今回はLassoの内部でも使われることのあるLARS(Least Angle Regression)についてまとめてみた。
このアルゴリズム自体は変数を選択するのによく使われる。
Lasso回帰については以下の記事で扱っているので気になる人は参照してほしい。
ラッソ(Lasso)回帰とリッジ(Ridge)回帰をscikit-learnで使ってみる | 創造日記
アルゴリズムについては
以下の論文と、
以下のサイトを参考にした。
定式化
概要
LARS(Least Angle Regression)は予測値と教師データとの偏差ベクトルとそれぞれの特徴量が基底となるベクトルとの角度が大きい(偏差との相関が大きい)ものとなるような特徴量を1つずつ追加していくというもの。
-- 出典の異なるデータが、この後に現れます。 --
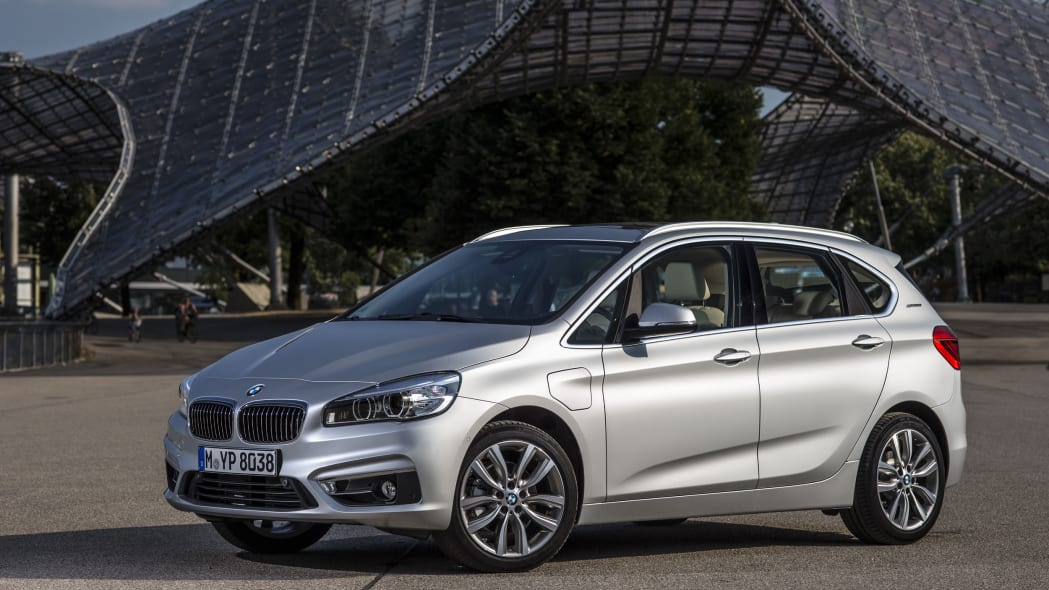 bmw 225xe front three quarters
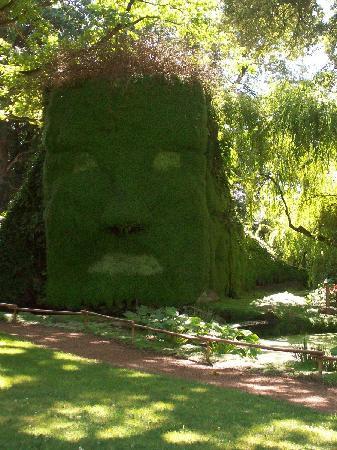 Parc Floral et Tropical de la Court d'Aron: Sculpture végétale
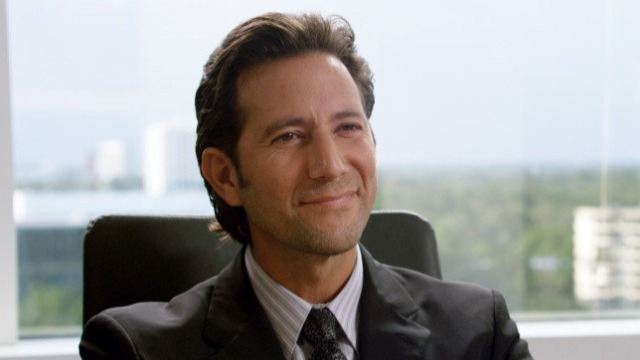 Depois de ter sua casa destruída por um tornado, Frank, um recém- formado advogado, decide processar Deus.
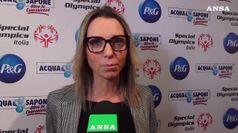 Valentina Vezzali con i ginnasti di Special Olympics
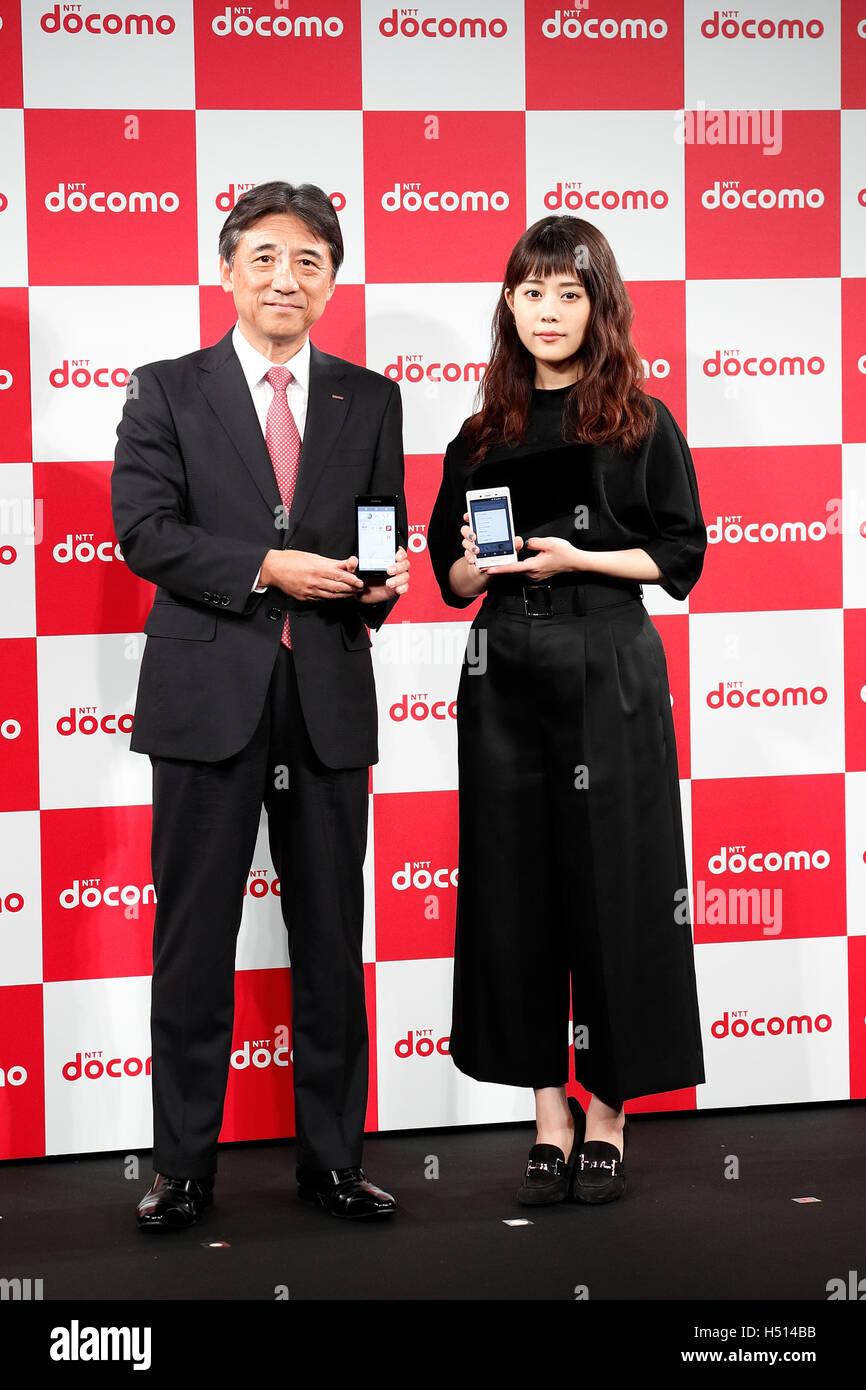 mituki takahata cm (L to R) NTT DoCoMo President Kazuhiro Yoshizawa and actress Mitsuki  Takahata pose for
相関の大きい基底(特徴量)を加えていく際に、角度が小さくなるような(内積の値が大きくなるような)特徴量を選ぶというところからLeast Angle Regressionという名前がついているそう。
以下のサイト
数理助教の会: 第14回助教の会
によれば、このアルゴリズムの流れというのは
- 全ての特徴量に対する重みが0の状態からスタート
- まだ使っていない特徴量のうち、相関が一番大きい特徴量を基底に加える
- 基底に入っている特徴量と、モデルの予測値と教師データとの偏差をとる。
- それぞれの特徴量と、偏差ベクトルとのなす角が等しい(内積の値が等しい)ような係数を新しく加えた基底に対する係数とする。
- 2~4を指定の回数分繰り返す
という感じになるそう。(若干書き換えた)
数理助教の会: 第14回助教の会 より
\bar{y}_2 が新たな予測値で、 x_1,x_2 というのが新しい特徴量。
x_1 を基底に加えたのち、\bar{y}_2 が x_1,x_2 を基底とするベクトルとのなす角がちょうど等しくなるように基底の重みを決定する。
Lassoモデル
本題に入る前に、簡単に今回前提となる条件とモデルをざっとまとめていきたい。
特徴行列 X 、 教師ベクトル y は以下のように定義する。
の値が最小になるような係数を求めるものとする。
( \alpha はハイパーパラメータ)
この変数 X と教師データ y は以下の正規化が施されていることが前提。
\sum_{i=1}^{N} y_i = 0 \\
\sum_{i=1}^{N} x_{ij} = 0 \\
\sum_{i=1}^{N} x_{ij}^2 = 1 \\
(j = 1, 2, \cdots, m) \\
Least Angle Regression
2変数モデルの場合
では、まずは簡単な例から見ていく。
m=2 に制限されている場合だ。
この時、予測値との相関が大きい特徴量を x_{j_1} とし、次に相関が大きい特徴量 x_{j_2} とする。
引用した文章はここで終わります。